- Рабочие задания:
- A) Объясните, опираясь на фрагмент о «плоском мире» Фридмена, почему в результате может возникнуть «всемирный пролетариат». Ответ дайте в одном–трех предложениях.
- B) Ответьте по фрагменту о «плоском мире» Фридмена:
(i) Кто назван собеседником Фридмена?
(ii) Что Фридмен считает самой большой патологией «плоского мира»?
(iii) За какой срок, по словам Фридмена, появятся новые агентуры?

- Выбранный фрагмент:
━━━━━━━━━━━━━━━━━━━━━━━━━━━━━━
Число территориальных единиц в глобальной структуре будет нарастать, они будут становиться всё меньше, а их население будет всё более переменным. В результате может наконец-то возникнуть "всемирный пролетариат", и оживится его глобальная "классовая борьба", как и предсказывали Маркс-Энгельс, и как напоминает об этом  Фридмену его собеседник гарвардский профессор Майкл Сэндэл (204). В федерации независимых инфраструктурных общин в электронном пространстве мировой пролетариат может обрести инфраструктурную платформу своего единства и реализовать своё мировое гражданство. 
Сам Фридмен пишет: "Меняется всё - и как сообщества (communities) и компании определяют себя, где кончаются компании и начинаются сообщества и наоборот, как индивиды комбинируют свои идентичности в качестве потребителей, наёмных работников, акционеров и граждан, какую роль будут выполнять правительства.Всё это будет пересмотрено и реорганизовано. Самой большой патологией (disease) "плоского мира" будет конфликт множественной идентификации" (201). Всё это, как он пишет дальше "задаст работы политической науке" а в течение пары десятилетей мы увидим новые агентуры, практикующие совершенно новые политические игры. 
О том, каковы будут эти новые агентуры и какие игры они будут вести, политическая наука уже сказала не мало. Но Фридмен  об этом не говорит ничего. Может быть, эти сюжеты он оставил для своей следующей книги. На этот раз он видел свою задачу в другом. Но в таком случае: правильно ли он определил свою задачу?
Этот вопрос может показаться бестактным и бессодержательным. В конце концов, автор ставит перед собой те задачи, которые считает нужными, и никто не в праве давать ему на этот счёт какие-либо советы.
━━━━━━━━━━━━━━━━━━━━━━━━━━━━━━
- Исходные данные:
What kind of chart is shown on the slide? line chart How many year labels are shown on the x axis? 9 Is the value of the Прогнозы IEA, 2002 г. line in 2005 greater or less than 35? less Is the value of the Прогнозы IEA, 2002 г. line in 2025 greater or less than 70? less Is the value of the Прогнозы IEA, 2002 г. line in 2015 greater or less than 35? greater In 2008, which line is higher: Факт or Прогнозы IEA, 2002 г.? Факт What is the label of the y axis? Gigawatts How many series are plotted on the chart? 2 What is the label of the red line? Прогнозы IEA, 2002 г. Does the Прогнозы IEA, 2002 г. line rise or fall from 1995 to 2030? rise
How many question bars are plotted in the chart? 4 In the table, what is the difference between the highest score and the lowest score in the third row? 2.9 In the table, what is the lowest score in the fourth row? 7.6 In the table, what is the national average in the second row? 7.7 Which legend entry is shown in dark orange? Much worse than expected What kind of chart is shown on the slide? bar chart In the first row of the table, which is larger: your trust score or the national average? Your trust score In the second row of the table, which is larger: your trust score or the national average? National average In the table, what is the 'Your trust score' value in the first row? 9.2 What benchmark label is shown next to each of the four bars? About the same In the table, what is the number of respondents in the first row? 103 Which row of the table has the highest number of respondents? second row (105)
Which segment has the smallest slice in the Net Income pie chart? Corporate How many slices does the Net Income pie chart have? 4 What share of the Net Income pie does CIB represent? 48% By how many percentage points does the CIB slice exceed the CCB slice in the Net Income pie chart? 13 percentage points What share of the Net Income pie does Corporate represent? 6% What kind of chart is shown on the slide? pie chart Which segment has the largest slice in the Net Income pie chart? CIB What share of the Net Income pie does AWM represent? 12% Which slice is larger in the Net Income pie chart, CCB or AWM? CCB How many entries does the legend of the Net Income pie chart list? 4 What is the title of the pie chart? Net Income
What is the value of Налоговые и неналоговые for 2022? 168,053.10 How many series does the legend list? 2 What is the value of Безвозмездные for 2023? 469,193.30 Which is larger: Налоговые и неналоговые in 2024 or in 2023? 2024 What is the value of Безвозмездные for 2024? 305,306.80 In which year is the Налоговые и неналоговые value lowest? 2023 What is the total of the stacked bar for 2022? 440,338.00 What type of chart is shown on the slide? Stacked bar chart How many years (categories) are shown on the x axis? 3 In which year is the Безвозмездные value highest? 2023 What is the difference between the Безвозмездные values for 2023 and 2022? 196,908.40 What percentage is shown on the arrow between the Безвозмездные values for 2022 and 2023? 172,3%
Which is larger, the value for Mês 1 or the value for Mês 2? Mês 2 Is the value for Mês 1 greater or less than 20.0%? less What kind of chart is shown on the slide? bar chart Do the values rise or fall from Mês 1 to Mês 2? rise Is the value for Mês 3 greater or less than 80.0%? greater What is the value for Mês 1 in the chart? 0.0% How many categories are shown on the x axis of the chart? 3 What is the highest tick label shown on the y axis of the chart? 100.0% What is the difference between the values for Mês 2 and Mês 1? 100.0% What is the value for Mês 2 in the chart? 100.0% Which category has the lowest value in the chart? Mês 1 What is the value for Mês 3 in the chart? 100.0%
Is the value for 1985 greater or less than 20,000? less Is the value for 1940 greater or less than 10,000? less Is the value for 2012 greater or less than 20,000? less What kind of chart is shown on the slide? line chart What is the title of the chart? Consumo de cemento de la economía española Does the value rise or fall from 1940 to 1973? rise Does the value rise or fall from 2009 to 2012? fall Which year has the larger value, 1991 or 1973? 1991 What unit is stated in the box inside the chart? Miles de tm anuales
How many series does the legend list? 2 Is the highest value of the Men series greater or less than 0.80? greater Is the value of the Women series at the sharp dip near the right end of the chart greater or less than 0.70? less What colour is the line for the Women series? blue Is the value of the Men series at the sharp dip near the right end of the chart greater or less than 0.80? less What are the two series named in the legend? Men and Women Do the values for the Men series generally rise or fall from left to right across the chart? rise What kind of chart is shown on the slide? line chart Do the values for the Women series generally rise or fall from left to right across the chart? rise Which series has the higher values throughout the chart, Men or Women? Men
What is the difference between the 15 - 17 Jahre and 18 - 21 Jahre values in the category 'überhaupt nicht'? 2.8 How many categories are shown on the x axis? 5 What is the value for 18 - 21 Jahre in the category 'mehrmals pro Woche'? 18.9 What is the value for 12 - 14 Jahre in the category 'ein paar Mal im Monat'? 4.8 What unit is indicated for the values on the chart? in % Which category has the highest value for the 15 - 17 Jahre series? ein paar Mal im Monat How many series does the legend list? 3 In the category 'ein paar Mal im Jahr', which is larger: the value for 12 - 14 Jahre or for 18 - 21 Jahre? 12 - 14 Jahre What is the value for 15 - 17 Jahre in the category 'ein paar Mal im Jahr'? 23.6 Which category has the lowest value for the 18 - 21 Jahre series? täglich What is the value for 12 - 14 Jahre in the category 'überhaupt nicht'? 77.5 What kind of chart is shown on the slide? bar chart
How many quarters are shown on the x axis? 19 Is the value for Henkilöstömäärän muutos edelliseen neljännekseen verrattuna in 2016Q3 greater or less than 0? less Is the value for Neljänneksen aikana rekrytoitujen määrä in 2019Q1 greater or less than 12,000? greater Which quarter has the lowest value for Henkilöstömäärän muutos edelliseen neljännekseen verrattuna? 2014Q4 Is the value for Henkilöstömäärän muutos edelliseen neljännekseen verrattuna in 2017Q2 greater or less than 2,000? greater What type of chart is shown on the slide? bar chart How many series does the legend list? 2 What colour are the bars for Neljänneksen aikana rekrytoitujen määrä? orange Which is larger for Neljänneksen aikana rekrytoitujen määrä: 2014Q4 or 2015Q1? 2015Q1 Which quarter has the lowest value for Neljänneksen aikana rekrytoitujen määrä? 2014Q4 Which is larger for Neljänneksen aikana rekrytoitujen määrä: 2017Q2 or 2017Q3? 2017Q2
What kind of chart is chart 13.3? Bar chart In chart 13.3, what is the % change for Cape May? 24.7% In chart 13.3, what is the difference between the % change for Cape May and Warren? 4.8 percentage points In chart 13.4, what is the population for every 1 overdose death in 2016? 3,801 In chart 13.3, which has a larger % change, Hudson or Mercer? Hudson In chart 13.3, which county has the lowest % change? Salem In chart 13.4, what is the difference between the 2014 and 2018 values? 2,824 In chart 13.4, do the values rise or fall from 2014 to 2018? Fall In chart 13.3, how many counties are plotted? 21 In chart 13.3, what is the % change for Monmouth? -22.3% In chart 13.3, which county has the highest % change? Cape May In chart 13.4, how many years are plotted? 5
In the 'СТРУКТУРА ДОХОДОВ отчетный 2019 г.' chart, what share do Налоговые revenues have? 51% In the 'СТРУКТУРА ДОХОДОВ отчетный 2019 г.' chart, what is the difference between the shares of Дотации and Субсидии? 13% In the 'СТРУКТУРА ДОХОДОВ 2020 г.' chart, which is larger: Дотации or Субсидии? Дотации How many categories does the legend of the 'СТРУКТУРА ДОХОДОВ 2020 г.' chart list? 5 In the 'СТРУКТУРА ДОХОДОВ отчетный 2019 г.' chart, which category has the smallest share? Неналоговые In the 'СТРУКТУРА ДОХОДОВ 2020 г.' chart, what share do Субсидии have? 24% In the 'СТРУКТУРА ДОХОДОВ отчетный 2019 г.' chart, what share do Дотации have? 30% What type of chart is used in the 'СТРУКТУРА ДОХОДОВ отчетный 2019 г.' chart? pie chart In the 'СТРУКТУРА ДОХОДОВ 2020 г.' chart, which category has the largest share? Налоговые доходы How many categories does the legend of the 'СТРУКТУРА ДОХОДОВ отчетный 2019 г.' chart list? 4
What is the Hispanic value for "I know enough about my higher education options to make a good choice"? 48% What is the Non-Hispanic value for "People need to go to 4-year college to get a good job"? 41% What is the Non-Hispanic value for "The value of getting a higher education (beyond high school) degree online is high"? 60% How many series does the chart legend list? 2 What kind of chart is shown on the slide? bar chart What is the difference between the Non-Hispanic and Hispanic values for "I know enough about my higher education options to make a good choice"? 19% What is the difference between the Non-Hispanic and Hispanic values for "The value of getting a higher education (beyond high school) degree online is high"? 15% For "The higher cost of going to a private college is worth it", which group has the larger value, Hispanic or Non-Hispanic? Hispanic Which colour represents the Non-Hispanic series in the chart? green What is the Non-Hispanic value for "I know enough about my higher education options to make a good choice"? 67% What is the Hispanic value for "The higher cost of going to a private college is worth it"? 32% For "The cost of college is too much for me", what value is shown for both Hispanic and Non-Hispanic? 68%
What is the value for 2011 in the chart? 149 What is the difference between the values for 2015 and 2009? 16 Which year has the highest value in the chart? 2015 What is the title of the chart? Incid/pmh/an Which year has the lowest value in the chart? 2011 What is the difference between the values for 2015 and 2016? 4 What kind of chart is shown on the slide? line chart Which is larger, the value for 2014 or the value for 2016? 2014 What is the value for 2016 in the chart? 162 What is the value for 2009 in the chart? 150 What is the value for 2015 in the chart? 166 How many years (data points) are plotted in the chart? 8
━━━━━━━━━━━━━━━━━━━━━━━━━━━━━━
- Готовые решения:
- A) Число территориальных единиц в глобальной структуре будет нарастать, а сами они будут становиться всё меньше. Их население будет всё более переменным, и в результате может возникнуть «всемирный пролетариат».

- B)
(i) Гарвардский профессор Майкл Сэндэл.
(ii) Конфликт множественной идентификации.
(iii) За пару десятилетий.